* **EXERCISE BRIEF**
Set down each entry below exactly as it stands.

* **DATA LISTING**
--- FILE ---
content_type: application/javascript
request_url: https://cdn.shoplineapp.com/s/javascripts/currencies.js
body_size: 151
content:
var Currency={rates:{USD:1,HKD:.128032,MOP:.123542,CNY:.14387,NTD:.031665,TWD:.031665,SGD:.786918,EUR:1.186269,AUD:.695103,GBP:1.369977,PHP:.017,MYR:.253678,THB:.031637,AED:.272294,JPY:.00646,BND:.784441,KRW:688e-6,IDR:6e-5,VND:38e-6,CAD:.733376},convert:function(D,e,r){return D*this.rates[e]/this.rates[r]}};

* **SOLUTION TO THE EXERCISE**
--- FILE ---
content_type: application/javascript
request_url: https://cdn.shoplineapp.com/s/javascripts/currencies.js
body_size: 151
content:
var Currency={rates:{USD:1,HKD:.128032,MOP:.123542,CNY:.14387,NTD:.031665,TWD:.031665,SGD:.786918,EUR:1.186269,AUD:.695103,GBP:1.369977,PHP:.017,MYR:.253678,THB:.031637,AED:.272294,JPY:.00646,BND:.784441,KRW:688e-6,IDR:6e-5,VND:38e-6,CAD:.733376},convert:function(D,e,r){return D*this.rates[e]/this.rates[r]}};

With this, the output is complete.